EXTRACTED TEXT:
──────
ST. BRICE, France — Once upon a time, this was just another quiet village in the Oise Valley north of Paris where people did their shopping the French way.
When they wanted bread, they went to the baker. When they wanted milk, they went to the creamery. When they wanted meat, they went to the beef butcher or the horse butcher. And so it was with fish, pastry, wine and so on.
After several stops, which always included a ritual handshake with the shopkeeper followed by an exchange of complaints about one's liver problems and other ailments, the shopper had the ingredients for the evening meal.
About 10 years ago, modern townhouses began to sprout in the pear orchards at the edge of town. By 1981, St. Brice had its first supermarket.
Since then, things have changed so radically in this once-quaint little village, as in hundreds of such places all over France, that culture purists are worried that the country is in danger of losing a piece of its soul.
Napoleon described England as a "nation of shopkeepers," but until recently the description had been more true of France. In 1988, for the first time, the French bought more than half of their foodstuffs (51.4%) at supermarkets and the even larger "hypermarkets," rather than at the traditional small shops. This milestone set off alarms all over France and has recently become the subject of worried television documentaries.
"These little shopkeepers are the people who give life to a city, who animate its streets," said Jean Royer, 69, the longtime mayor of Tours in central France.
As minister of commerce in 1973, Royer pushed through a law designed to protect the \o7 petit commercants\f7 from encroachment by supermarkets and their even bigger kin.
The "Royer Law," which requires a special jury--half of its members shopkeepers--to approve the construction of a large supermarket, was an attempt to calm militant shopkeeper movements that flamed into violence periodically until the early 1970s.
Lately, however, even Royer admits that the law has been largely ignored and ineffective in stemming the tide of the modern food distribution system. "It needs to be updated to prevent the anarchical proliferation of the huge stores," he said in a recent interview.
Meanwhile, the number of supermarkets and hypermarkets--at least 27,000 square feet of sales space, but some much larger--has increased sharply.
In 1960 there were only seven supermarkets in all France. At the beginning of this year, the Ministry of Commerce listed 6,493 supermarkets and 747 hypermarkets. In that period, an estimated 100,000 small shops closed their doors.
According to the Ministry of Commerce, for the past seven years there has been a net loss of 20 small businesses a day in France.
The main attraction of the supermarkets and hypermarkets is, of course, price. Because of their larger volume, the supermarket can offer lower prices than the specialized shop, the hypermarket even lower prices.
Wealthier Neighborhoods
Increasingly, the little food boutiques where knowledgeable shopkeepers guide the customer to the best Camembert, the spiciest blood sausage, the golden tea cake perfect for dipping into lime-flavored tea, are concentrated in the wealthier neighborhoods of the major cities. Bourgeois central Paris is one of the few places in France where most residents have plenty of specialty shops but little access to supermarkets.
"The specialized stores that resist are the ones that go upscale," said Claude Fischler, a French sociologist who specializes in food habits at the Center for Scientific Research in Paris. "The trend is not substantially different than in other countries. Quality tends to go upscale in the market, and you have to pay the price for it."
──────
DATA EXTRACTS:
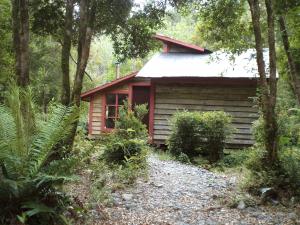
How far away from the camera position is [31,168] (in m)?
4.34

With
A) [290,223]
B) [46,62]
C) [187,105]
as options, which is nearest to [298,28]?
[290,223]

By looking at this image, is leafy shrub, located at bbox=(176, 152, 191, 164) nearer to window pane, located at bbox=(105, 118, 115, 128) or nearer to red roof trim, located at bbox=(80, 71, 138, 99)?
red roof trim, located at bbox=(80, 71, 138, 99)

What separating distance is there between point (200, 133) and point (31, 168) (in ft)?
25.8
──────
TASKS:
(1) According to the article on shopping in France, what share of their foodstuffs did the French buy at supermarkets and hypermarkets in 1988?
(2) Rewrite the passage of the article on shopping in France that runs from "Since then, things" down to "of its soul.", putting "traditionalists" in place of "culture purists".

SOLUTIONS TO THE PROBLEMS:
(1) 51.4%, more than half

(2)
Since then, things have changed so radically in this once-quaint little village, as in hundreds of such places all over France, that traditionalists are worried that the country is in danger of losing a piece of its soul.